Garvin attended grade school at St. Ann’s and high school at Notre Dame Academy in Toledo. She graduated from high school and entered the Congregation of the Sisters of Notre Dame in Cleveland, Ohio, in 1917. She chose her religious name, Mary Cleophas, in memory of her brother who died at age 4 when she was 11.
Sr. Mary Cleophas taught math, physics, religion, history and Latin at Notre Dame Academy in Cleveland from 1919 to 1929. While teaching full-time, she spent eight years in part-time study earning her bachelor’s from Fordham University in 1927.
She took courses in French and education at Fordham in the summer of 1928 and courses in education at Columbia University in the summer of 1929 before enrolling full-time at St. Louis University. There Sr. Mary Cleophas earned her master’s in physics in 1931 and a Ph.D. in mathematics in 1934. She was one of the first women in the university to receive that doctorate.
After receiving her doctorate, Sister returned to Cleveland to serve as professor of mathematics and physics and head of the mathematics department at Notre Dame College. She remained at the College for 50 years, as a professor until 1975 and as an archivist until 1984.
Besides her gift for teaching, Sister’s contributions at the College included special classes for parents to learn the “new math” with their children. She provided elementary and secondary teachers with information about curricular changes and introduced computer science to teachers and college students.
In the late 1960s and early 70s, Sr. Mary Cleophas secured several grants for desktop computers and computer-related workshops. She focused her last few years at Notre Dame on the computer center, which was later named The Garvin Computer Center.
Although Sr. Mary Cleophas worked most of her life with college women, she had a passion for the very young and the old. “I always liked working with little children or old people,” she told Notre Dame Today in 1981. So when St. Helen’s Parish in Newbury, Ohio, need a first grade teacher, she volunteered to fill in. She ended up teaching there for five years.
Sr. Mary Cleophas was ever concerned for the needy and the poor, and her outreach increased as her retirement from the classroom drew near. She organized the distribution of food, clothing and shelter, and visited residents of nursing homes and rehabilitation centers.
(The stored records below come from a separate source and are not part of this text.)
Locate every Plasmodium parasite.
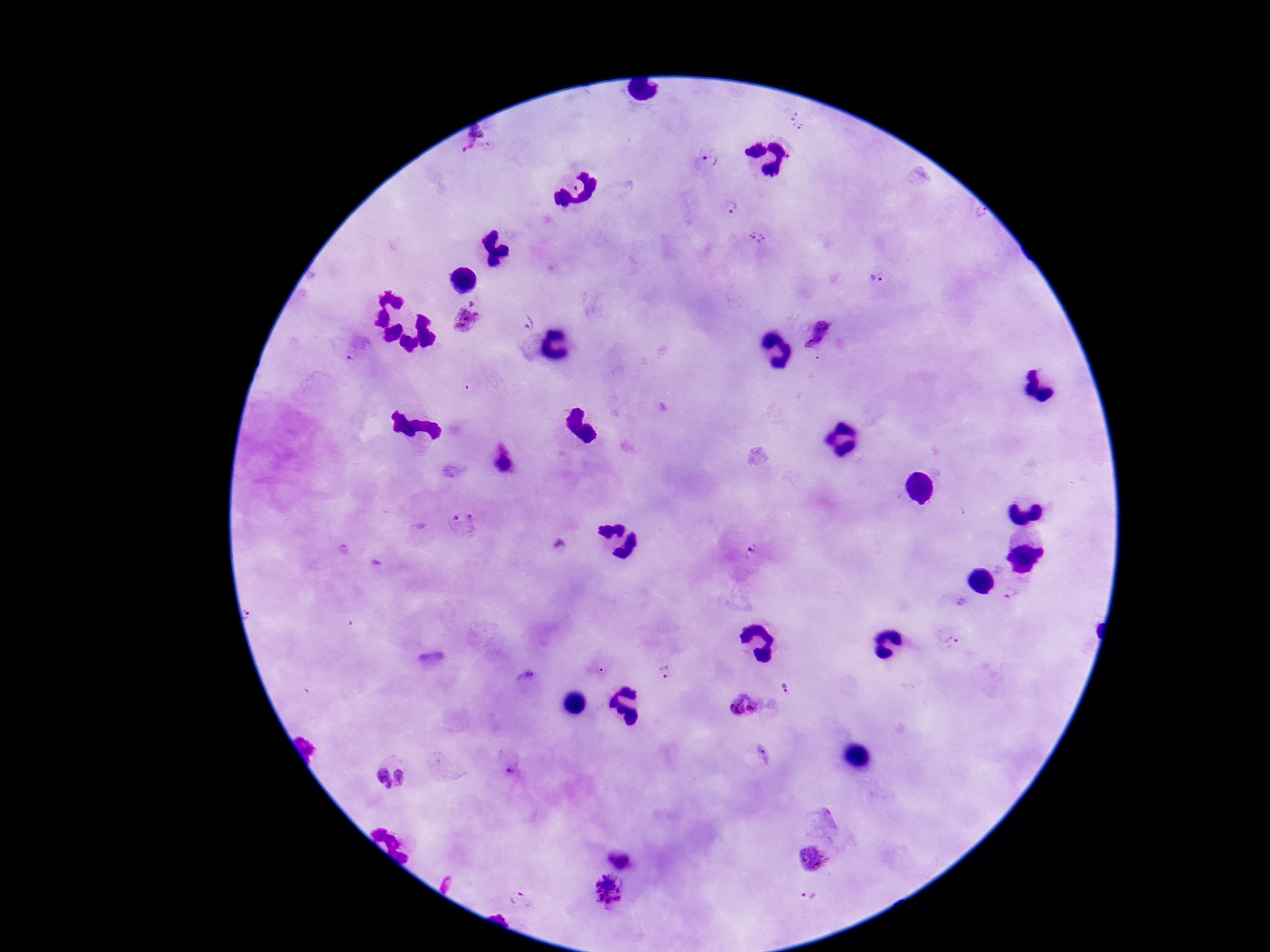

Approximate centers as [x, y] in pixels.
Plasmodium parasites: [800, 126], [474, 141], [710, 161], [727, 205], [979, 215], [757, 238], [879, 277], [468, 318], [527, 325], [816, 335], [502, 464], [462, 519], [750, 550], [346, 551], [1010, 592], [949, 640], [665, 670], [525, 677], [786, 688], [744, 705], [512, 768], [400, 777], [383, 779], [622, 855], [813, 858], [610, 890], [808, 897], [517, 898].

Summary:
  - Image size: 1270×952 pixels
  - Preparation: thick peripheral-blood smear
  - Capture: smartphone camera through the microscope eyepiece
  - Field of view: single
  - Magnification: 100x
  - Stain: Giemsa
  - Patient malaria status: positive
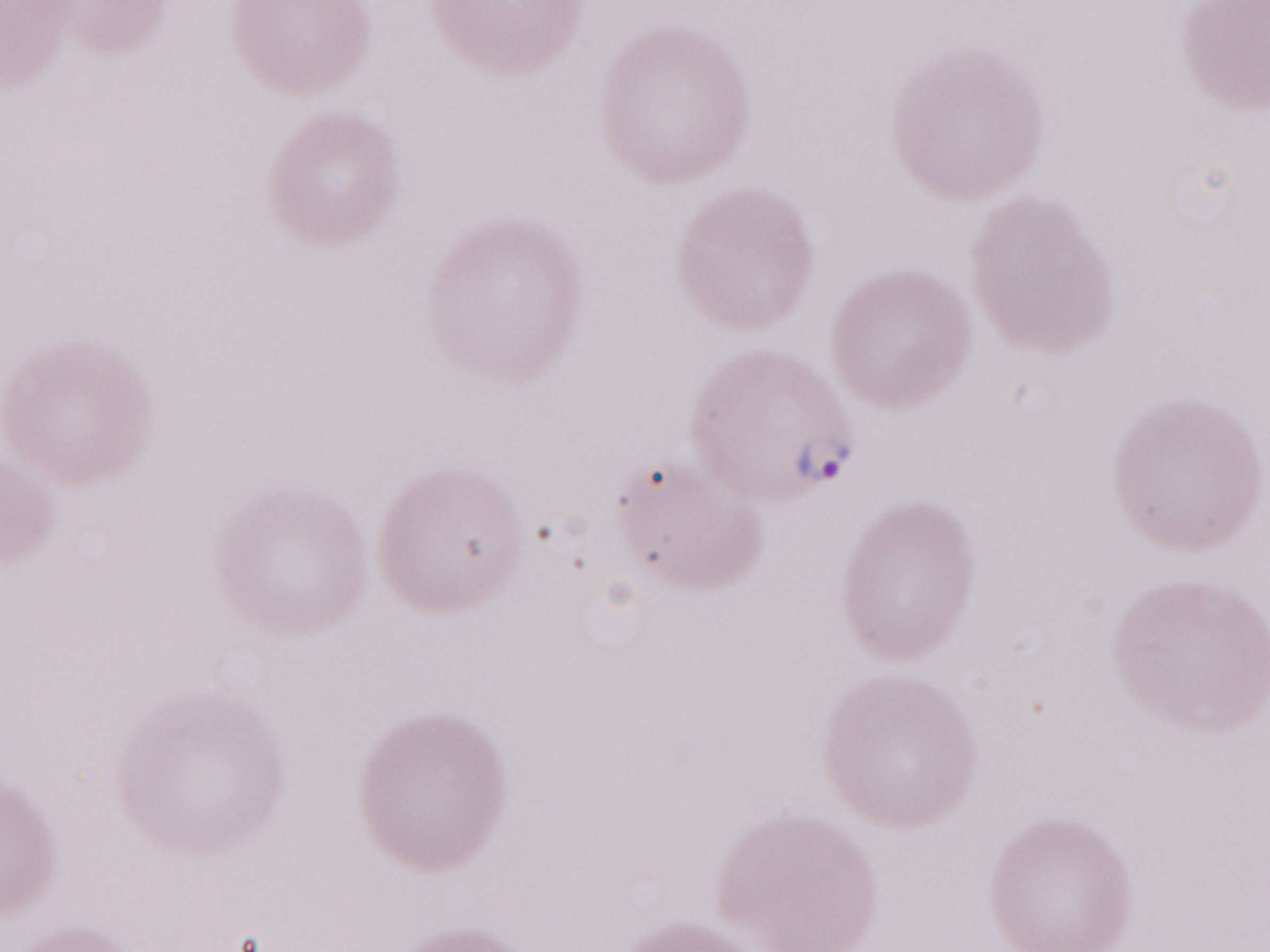
Olympus BX43 microscope and DP73 digital camera. Image is 1270×952 pixels. May-Grünwald-Giemsa-stained preparation. 1,000x magnification. Patient diagnosis: malaria infection. One field of this slide. Thin peripheral-blood smear.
Name the cell type shown.
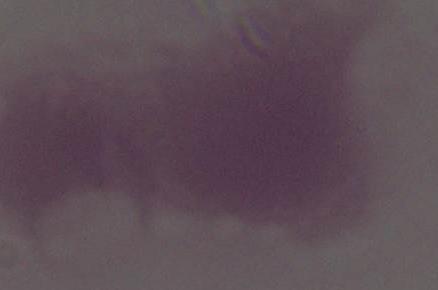

An erythrocyte.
To ensure her work would continue after her retirement, she founded the Cleveland Co-Workers of Mother Teresa, a group of lay and religious volunteers. In 1985, she received the Vincent P. Haas Memorial Award for “putting Gospel values in action” and Cleveland Mayor George Voinovich presented her with a volunteerism award.
After her retirement in 1985, Sr. Mary Cleophas moved to the Provincial House in Chardon, Ohio, where she died of pneumonia on Jan.16, 1990, shortly after a celebration of her 90th birthday. The Sr. Mary Cleophas Award for Excellence in Mathematics was established at Notre Dame College after her death.